■ **Zu lösende Aufgabe**: Fasse den vorliegenden Text unten in zwei Sätzen zusammen.

■ **Vorliegender Text**:
- - - - -

# JSF & FileDialog



## harl3kin (19. Jan 2006)

Hallo zusammen,

ich bastel mir gerade eine Web-Applikation mit JSF zusammen. Von einer faces Seite will ich nun den "Save as..." Dialog mittels der Klasse FileDialog aufrufen. Der Konstrukter dieser Klasse erwartet jedoch die Angabe eines parent Frames. Wie soll ich nun vorgehen, da mein parent Frame ja die JSF Seite ist?


Gruß,
Thorsten


----------



## Bleiglanz (19. Jan 2006)

das geht nicht

der FileDialog würde ja auf dem Server ausgeführt und nicht beim Client

hat doch jeder selber im Browser, ist völlig überflüssig


----------



## harl3kin (19. Jan 2006)

Ok...da hast du recht. So wirds nicht gehen. Aber ich brauch den Dialog trotzdem explizit. 
Ich will den Inhalt der Faces-Seite in csv-Format konvertieren, so dass jeder sich dieses csv-File lokal speichern kann.
Gibts von JSF irgendein Tag, das mir einen "Speichern-Dialog" aufruft?


----------



## Bleiglanz (19. Jan 2006)

nein, setz den HTTP content type Header auf irgendwas "unbekanntes" und schon kommt der Speichern-Dialog


----------

- - - - -

■ **Gegebene Zeilen**:
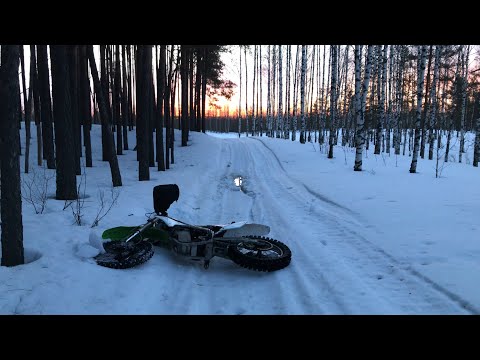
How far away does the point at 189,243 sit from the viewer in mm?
4660

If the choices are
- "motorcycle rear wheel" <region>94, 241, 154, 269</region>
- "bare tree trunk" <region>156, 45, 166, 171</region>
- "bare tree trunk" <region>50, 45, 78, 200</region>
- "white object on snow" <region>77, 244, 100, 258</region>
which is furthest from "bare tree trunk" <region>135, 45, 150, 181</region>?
"white object on snow" <region>77, 244, 100, 258</region>

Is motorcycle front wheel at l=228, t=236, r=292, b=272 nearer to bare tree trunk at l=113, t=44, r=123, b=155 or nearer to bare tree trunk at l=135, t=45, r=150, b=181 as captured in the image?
bare tree trunk at l=135, t=45, r=150, b=181

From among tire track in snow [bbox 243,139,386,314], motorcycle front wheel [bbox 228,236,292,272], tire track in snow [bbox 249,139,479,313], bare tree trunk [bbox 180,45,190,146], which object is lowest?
tire track in snow [bbox 243,139,386,314]

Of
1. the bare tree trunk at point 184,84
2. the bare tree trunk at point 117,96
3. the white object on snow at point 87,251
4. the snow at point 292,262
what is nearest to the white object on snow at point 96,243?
the snow at point 292,262

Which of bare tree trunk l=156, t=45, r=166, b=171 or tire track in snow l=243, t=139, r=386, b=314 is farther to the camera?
bare tree trunk l=156, t=45, r=166, b=171

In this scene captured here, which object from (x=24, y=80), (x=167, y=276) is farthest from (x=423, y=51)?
(x=24, y=80)

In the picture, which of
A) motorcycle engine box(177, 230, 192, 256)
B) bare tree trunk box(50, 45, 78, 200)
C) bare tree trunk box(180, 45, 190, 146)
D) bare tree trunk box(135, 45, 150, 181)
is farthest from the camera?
bare tree trunk box(180, 45, 190, 146)

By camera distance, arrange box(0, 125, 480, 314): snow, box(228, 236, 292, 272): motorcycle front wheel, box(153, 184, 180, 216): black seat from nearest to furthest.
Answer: box(0, 125, 480, 314): snow → box(228, 236, 292, 272): motorcycle front wheel → box(153, 184, 180, 216): black seat

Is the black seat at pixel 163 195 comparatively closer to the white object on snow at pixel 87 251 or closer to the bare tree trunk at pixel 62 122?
the white object on snow at pixel 87 251

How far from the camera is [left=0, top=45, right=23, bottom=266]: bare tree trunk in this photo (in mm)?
3680

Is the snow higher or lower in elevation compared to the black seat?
lower

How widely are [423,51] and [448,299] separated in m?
13.1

- - - - -

■ **Schriftliche Antwort**: Ein Teilnehmer will in einer JSF-Webanwendung mit der Klasse FileDialog einen „Save as...“-Dialog öffnen, damit jeder den in CSV umgewandelten Seiteninhalt lokal speichern kann. Die Antwort lautet, dass das nicht funktioniert, weil der FileDialog auf dem Server statt beim Client ausgeführt würde, und dass stattdessen der HTTP-Content-Type-Header auf etwas „Unbekanntes“ gesetzt werden soll, damit der Speichern-Dialog erscheint.